After exponential growth during the first 10 days after the diagnosis of the second case on 10 March 2020, the number of new RT-PCR-confirmed infections steadily decreased (fig. 1). The last recorded case occurred on 23 April 2020. A detailed overview of the public health measures is provided in figure 1. After several days with no new infections, the government decided to relax the prevention measures, starting on 27 April 2020 [26].

Figure 1

Timeline of PCR-confirmed COVID-19 cases in Liechtenstein with reference to public health measures taken during the first wave.

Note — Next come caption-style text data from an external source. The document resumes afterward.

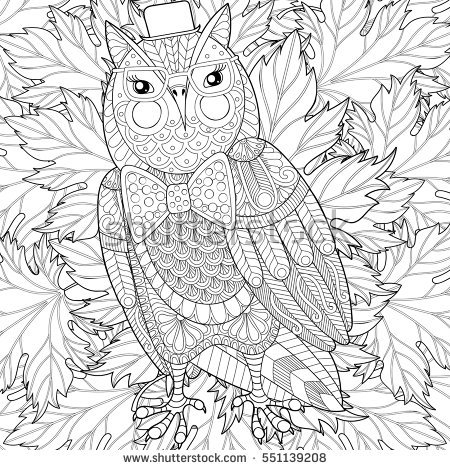 wildlife coloring pages - zentangle owl painting adult anti stress
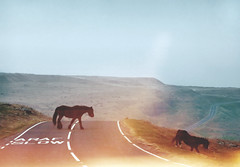 (mister sullivan) Tags: road uk horses mountain animals wales flare mister sullivan brecon valleys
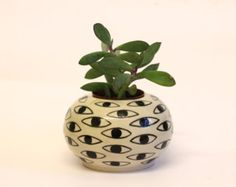 succulent pot black and white - Buscar con Google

Special measures and risk-reduction plans had to be universally installed and implemented. In a first step, non-essential shops such as hairdressers, massage and cosmetic studios, and small markets were allowed to open. Businesses had to comply with regulations concerning hygienic measures (e.g., masks were mandatory for employees at hair salons). The hospital and medical practices were allowed to perform elective procedures which had been postponed during the past months due to the pandemic [27]. On 11 May 2020, schools were opened for an in-person orientation week. From 15 May 2020, religious services were allowed to take place and restaurants and bars could open. The maximum number of people at a table was restricted to four and conventional tracking (taking of patrons’ contact information) was established in most places. Businesses from the leisure sector (e.g., museums, libraries, sports centres and outdoor swimming pools) were also allowed to open. Starting on 18 May 2020, all schools and day-care centres were opened [28]. From 6 June 2020, public or private gatherings of up to 300 people were allowed [29].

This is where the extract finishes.